TASK REQUIREMENTS →
1. According to the changeset, which branch were the changes committed to?
2. Update the changeset by reproducing it starting with "diff --git a/monetdb5/extras/rdf/rdfschema.c" and going on through "to the freqCSset.", with "frequent" replaced by "common".

EXTRACT →
Changeset: 50a2cd0713ec for MonetDB
URL: http://dev.monetdb.org/hg/MonetDB?cmd=changeset;node=50a2cd0713ec
Modified Files:
        monetdb5/extras/rdf/hashmap/hashmap.c
        monetdb5/extras/rdf/hashmap/hashmap.h
        monetdb5/extras/rdf/rdf.h
        monetdb5/extras/rdf/rdfschema.c
        monetdb5/extras/rdf/rdfschema.h
        monetdb5/extras/rdf/rdfschema.mal
        sql/backends/monet5/sql.mx
Branch: rdf
Log Message:

Check the foreign key relationship from RDF triples.


diffs (truncated from 402 to 300 lines):

diff --git a/monetdb5/extras/rdf/hashmap/hashmap.c 
b/monetdb5/extras/rdf/hashmap/hashmap.c
--- a/monetdb5/extras/rdf/hashmap/hashmap.c
+++ b/monetdb5/extras/rdf/hashmap/hashmap.c
@@ -358,6 +358,34 @@ int hashmap_statistic_CSbysupport(map_t 
 }
 
 
+/* Simply print all the elements in the hashmap */
+int hashmap_print(map_t in){
+
+       int i,j ;
+       
+
+       /* Cast the hashmap */
+       hashmap_map* m = (hashmap_map*) in;
+       
+       /* On empty hashmap, return immediately */
+       if (hashmap_length(m) <= 0)
+               return MAP_MISSING;     
+
+       /* Linear probing */
+       for(i = 0; i< m->table_size; i++)
+               if(m->data[i].in_use != 0) {
+                       /* Print each item */
+                       printf("Key: ");
+                       for (j = 0; j <  m->data[i].num; j++){
+                               printf(" %d ", m->data[i].key[j]);
+                       }
+                       printf("\n");
+                       printf("Freq: %d \n",  m->data[i].freq);
+                       /* m->data[i].data */
+               }
+    return MAP_OK;
+}
+
 /*
  * Collect the number of CSs cummulatively for support values ranging 
  * from 1 to maxfreqthreshold
diff --git a/monetdb5/extras/rdf/hashmap/hashmap.h 
b/monetdb5/extras/rdf/hashmap/hashmap.h
--- a/monetdb5/extras/rdf/hashmap/hashmap.h
+++ b/monetdb5/extras/rdf/hashmap/hashmap.h
@@ -37,7 +37,7 @@ typedef any_t map_t;
 /* We need to keep keys and values */
 typedef struct _hashmap_element{
        int* key;
-       int num; 
+       int num;                /* Number of integers for the key */
        int freq;       
        char in_use;
        any_t data;
@@ -139,6 +139,13 @@ extern int hashmap_remove(map_t in, int*
  */
 extern int hashmap_get_one(map_t in, any_t *arg, int remove);
 
+/* 
+ * Simply print all the elements in the hashmap 
+ *
+ * */
+extern int hashmap_print(map_t in);
+
+
 /*
  * Free the hashmap
  */
diff --git a/monetdb5/extras/rdf/rdf.h b/monetdb5/extras/rdf/rdf.h
--- a/monetdb5/extras/rdf/rdf.h
+++ b/monetdb5/extras/rdf/rdf.h
@@ -52,9 +52,9 @@ rdf_export str
 RDFleftfetchjoin_sorted(int *result, int* lid, int *rid);
 
 typedef enum {
+       URI,
        DATETIME, 
        NUMERIC, 
-       URI, 
        STRING
 } ObjectType; 
 
diff --git a/monetdb5/extras/rdf/rdfschema.c b/monetdb5/extras/rdf/rdfschema.c
--- a/monetdb5/extras/rdf/rdfschema.c
+++ b/monetdb5/extras/rdf/rdfschema.c
@@ -114,26 +114,26 @@ CS* creatCS(int subId, int numP, int* bu
  * If yes, add that frequent CS to the freqCSset.

[Dataset items]

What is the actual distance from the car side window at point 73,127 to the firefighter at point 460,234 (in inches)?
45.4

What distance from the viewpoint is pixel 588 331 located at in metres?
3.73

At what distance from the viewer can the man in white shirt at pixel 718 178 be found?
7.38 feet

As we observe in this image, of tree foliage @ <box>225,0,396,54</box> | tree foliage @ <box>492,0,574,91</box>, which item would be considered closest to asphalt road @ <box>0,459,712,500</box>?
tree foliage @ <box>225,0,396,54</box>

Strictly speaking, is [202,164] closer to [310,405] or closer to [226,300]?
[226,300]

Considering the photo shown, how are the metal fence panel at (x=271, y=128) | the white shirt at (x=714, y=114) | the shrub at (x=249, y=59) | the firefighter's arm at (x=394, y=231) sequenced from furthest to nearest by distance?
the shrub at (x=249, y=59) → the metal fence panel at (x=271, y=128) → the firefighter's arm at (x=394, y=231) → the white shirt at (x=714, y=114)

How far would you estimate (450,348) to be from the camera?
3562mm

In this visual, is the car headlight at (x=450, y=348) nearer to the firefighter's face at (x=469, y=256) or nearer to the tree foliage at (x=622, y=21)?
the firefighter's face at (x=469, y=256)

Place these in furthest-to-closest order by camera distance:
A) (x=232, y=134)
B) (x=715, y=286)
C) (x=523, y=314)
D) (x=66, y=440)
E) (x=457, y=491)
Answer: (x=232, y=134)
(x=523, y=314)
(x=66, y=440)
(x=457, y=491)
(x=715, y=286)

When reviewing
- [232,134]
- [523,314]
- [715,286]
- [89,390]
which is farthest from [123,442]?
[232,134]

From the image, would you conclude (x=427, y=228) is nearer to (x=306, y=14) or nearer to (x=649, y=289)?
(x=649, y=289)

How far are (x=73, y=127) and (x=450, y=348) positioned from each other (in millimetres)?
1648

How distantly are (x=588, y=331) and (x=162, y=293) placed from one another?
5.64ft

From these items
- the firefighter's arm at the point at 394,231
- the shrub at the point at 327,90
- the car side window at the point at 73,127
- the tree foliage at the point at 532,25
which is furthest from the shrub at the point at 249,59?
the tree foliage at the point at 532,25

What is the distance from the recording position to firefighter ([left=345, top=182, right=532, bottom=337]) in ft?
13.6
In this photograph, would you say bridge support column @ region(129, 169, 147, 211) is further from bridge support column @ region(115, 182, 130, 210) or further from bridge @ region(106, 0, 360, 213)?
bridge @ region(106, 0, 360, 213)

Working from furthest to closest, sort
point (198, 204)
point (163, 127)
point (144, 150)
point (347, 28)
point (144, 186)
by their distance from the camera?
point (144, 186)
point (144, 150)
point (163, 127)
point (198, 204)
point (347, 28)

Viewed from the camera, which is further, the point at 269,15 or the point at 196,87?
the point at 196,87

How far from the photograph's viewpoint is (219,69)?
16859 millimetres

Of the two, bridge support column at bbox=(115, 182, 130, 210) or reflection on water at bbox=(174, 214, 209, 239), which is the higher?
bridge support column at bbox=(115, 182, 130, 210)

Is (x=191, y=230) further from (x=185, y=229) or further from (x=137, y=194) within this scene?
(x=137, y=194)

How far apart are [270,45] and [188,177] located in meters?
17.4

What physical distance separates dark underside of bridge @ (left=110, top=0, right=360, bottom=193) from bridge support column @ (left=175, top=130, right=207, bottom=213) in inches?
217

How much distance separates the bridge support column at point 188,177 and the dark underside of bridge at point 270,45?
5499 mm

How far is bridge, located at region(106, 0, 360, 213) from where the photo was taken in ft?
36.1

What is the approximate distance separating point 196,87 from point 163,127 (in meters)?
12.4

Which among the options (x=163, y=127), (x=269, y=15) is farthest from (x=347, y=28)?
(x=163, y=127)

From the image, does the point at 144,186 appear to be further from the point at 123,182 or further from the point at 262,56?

RESPONSE LIST →
1. The rdf branch.

2.
diff --git a/monetdb5/extras/rdf/rdfschema.c b/monetdb5/extras/rdf/rdfschema.c
--- a/monetdb5/extras/rdf/rdfschema.c
+++ b/monetdb5/extras/rdf/rdfschema.c
@@ -114,26 +114,26 @@ CS* creatCS(int subId, int numP, int* bu
  * If yes, add that common CS to the freqCSset.